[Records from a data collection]
----
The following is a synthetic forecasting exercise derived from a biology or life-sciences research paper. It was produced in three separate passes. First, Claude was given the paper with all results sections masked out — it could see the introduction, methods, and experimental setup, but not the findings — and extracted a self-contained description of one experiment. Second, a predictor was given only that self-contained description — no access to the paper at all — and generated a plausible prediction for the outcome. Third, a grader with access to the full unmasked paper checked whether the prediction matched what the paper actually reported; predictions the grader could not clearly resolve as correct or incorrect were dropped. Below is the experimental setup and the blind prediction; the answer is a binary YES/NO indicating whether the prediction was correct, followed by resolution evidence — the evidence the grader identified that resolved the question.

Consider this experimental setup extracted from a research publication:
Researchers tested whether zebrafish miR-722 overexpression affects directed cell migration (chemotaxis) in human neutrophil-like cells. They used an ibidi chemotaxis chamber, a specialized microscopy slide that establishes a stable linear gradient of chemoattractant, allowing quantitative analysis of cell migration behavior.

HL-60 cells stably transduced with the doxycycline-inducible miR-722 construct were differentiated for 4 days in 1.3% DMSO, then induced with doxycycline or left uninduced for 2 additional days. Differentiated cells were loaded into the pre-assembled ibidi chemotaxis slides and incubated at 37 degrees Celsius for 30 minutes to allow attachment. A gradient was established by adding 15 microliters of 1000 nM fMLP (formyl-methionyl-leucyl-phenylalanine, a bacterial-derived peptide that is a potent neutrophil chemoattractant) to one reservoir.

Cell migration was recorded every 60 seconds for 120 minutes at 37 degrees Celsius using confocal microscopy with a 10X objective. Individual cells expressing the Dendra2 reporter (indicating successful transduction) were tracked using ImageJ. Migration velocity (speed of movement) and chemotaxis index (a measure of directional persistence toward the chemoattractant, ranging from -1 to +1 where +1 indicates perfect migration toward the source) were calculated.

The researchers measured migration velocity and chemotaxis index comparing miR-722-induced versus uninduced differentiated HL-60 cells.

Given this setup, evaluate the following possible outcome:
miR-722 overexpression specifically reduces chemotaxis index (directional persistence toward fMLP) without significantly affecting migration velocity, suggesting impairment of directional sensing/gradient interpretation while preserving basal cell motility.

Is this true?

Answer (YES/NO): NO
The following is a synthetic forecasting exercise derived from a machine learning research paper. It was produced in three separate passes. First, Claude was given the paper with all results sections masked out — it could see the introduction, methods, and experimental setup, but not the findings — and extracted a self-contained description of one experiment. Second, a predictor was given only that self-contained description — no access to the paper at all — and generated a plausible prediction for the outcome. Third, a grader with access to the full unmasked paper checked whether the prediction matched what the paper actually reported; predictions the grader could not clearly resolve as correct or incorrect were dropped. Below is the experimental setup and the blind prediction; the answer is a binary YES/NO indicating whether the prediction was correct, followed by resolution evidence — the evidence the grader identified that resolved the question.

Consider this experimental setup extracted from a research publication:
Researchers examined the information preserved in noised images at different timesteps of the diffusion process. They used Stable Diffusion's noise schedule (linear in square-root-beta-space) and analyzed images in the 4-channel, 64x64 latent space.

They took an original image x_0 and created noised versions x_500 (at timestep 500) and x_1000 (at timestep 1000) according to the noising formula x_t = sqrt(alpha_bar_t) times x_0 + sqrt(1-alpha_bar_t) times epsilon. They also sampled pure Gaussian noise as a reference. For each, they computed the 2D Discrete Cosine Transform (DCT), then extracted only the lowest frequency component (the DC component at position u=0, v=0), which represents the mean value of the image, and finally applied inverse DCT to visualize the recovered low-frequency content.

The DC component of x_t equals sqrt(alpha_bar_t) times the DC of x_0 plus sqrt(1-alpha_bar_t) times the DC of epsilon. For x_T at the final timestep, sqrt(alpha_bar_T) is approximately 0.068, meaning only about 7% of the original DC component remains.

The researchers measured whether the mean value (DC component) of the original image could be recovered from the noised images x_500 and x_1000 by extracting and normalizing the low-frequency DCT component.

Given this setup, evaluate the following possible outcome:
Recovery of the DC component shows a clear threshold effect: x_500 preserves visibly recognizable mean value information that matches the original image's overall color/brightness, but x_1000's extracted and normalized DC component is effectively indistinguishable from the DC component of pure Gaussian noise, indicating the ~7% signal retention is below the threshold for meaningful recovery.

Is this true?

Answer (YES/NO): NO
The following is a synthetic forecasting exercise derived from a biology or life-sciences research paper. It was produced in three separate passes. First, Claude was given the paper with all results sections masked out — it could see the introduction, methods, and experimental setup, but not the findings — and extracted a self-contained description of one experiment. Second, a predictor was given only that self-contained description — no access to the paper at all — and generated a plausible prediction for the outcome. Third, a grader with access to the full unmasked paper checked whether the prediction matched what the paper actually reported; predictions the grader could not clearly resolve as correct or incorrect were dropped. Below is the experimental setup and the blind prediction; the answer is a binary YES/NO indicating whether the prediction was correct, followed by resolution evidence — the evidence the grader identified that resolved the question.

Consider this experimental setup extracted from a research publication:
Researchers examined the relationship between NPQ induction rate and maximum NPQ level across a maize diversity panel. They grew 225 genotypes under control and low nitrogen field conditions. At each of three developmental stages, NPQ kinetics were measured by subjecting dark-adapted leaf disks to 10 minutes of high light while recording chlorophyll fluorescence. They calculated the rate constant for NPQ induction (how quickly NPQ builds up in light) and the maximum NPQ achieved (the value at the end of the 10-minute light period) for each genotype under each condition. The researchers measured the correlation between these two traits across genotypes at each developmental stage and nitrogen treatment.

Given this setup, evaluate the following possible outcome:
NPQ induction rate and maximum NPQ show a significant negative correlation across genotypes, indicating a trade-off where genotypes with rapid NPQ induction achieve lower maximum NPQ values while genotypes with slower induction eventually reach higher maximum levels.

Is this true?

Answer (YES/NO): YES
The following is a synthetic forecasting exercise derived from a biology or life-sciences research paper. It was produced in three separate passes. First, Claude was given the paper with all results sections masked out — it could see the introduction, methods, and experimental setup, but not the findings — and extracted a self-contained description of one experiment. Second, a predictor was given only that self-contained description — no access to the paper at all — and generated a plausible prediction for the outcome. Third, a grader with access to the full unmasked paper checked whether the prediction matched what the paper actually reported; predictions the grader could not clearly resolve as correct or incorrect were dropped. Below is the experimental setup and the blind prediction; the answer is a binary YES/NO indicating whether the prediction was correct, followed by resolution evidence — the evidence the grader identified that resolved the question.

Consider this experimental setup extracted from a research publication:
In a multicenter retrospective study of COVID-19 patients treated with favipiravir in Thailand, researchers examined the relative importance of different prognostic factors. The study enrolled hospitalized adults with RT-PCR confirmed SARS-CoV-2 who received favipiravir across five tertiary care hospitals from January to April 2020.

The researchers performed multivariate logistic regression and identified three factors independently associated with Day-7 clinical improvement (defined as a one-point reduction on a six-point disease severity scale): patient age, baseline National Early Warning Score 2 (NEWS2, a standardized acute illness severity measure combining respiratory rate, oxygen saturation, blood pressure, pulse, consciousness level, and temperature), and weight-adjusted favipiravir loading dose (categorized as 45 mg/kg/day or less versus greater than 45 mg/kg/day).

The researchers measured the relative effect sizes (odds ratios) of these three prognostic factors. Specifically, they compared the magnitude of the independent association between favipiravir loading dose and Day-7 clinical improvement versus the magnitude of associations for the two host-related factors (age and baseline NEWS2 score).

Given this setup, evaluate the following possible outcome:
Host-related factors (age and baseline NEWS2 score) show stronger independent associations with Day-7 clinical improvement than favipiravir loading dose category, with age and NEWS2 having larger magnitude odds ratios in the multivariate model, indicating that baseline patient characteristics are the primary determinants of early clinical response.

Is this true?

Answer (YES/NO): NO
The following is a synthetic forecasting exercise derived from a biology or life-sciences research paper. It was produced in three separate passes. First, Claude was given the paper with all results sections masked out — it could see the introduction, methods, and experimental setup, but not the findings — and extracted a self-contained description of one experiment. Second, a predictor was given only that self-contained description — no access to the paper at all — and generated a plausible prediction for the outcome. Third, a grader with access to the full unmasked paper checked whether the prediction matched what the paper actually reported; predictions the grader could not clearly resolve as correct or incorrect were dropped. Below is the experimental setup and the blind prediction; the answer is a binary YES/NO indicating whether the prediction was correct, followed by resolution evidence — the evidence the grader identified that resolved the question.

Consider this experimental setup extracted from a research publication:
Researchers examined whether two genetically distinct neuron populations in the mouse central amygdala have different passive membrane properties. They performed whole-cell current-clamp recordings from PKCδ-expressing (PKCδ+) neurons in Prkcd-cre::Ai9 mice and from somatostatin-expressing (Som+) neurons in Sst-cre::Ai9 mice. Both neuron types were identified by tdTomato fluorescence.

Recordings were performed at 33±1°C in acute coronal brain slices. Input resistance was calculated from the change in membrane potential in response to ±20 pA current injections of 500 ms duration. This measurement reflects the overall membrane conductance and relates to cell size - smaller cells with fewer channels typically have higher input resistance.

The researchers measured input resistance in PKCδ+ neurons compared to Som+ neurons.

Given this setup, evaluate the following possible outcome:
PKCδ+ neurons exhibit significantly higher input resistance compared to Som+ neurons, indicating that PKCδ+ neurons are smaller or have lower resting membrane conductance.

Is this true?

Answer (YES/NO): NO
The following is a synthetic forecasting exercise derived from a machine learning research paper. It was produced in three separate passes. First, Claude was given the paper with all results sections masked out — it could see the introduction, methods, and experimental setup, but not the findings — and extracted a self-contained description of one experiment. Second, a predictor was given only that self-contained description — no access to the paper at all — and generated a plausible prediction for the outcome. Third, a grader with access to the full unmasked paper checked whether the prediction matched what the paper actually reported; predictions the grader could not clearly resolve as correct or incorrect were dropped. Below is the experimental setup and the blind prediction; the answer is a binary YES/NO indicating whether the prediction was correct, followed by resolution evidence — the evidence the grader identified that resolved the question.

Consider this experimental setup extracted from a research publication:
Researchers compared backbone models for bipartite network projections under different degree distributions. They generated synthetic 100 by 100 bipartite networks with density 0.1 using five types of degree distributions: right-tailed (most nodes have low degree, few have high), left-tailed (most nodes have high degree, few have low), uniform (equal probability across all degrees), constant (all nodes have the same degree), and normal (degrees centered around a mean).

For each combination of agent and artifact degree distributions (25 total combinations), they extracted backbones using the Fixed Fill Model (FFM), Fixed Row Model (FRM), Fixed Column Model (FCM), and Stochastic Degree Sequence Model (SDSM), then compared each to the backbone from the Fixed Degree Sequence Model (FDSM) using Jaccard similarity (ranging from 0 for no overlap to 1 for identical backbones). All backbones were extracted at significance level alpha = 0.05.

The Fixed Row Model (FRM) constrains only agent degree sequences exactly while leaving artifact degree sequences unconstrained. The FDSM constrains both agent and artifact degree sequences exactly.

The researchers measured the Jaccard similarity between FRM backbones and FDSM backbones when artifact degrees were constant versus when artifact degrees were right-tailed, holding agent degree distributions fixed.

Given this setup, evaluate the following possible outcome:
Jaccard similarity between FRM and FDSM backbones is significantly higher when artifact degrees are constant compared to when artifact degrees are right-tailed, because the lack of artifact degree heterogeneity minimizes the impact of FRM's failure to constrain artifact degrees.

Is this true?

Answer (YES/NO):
----
• **Activity**:
Go through the data and show every line where "compared" occurs.

• **Answer box**:
The researchers measured the relative effect sizes (odds ratios) of these three prognostic factors. Specifically, they compared the magnitude of the independent association between favipiravir loading dose and Day-7 clinical improvement versus the magnitude of associations for the two host-related factors (age and baseline NEWS2 score).
The researchers measured input resistance in PKCδ+ neurons compared to Som+ neurons.
PKCδ+ neurons exhibit significantly higher input resistance compared to Som+ neurons, indicating that PKCδ+ neurons are smaller or have lower resting membrane conductance.
Researchers compared backbone models for bipartite network projections under different degree distributions. They generated synthetic 100 by 100 bipartite networks with density 0.1 using five types of degree distributions: right-tailed (most nodes have low degree, few have high), left-tailed (most nodes have high degree, few have low), uniform (equal probability across all degrees), constant (all nodes have the same degree), and normal (degrees centered around a mean).
For each combination of agent and artifact degree distributions (25 total combinations), they extracted backbones using the Fixed Fill Model (FFM), Fixed Row Model (FRM), Fixed Column Model (FCM), and Stochastic Degree Sequence Model (SDSM), then compared each to the backbone from the Fixed Degree Sequence Model (FDSM) using Jaccard similarity (ranging from 0 for no overlap to 1 for identical backbones). All backbones were extracted at significance level alpha = 0.05.
Jaccard similarity between FRM and FDSM backbones is significantly higher when artifact degrees are constant compared to when artifact degrees are right-tailed, because the lack of artifact degree heterogeneity minimizes the impact of FRM's failure to constrain artifact degrees.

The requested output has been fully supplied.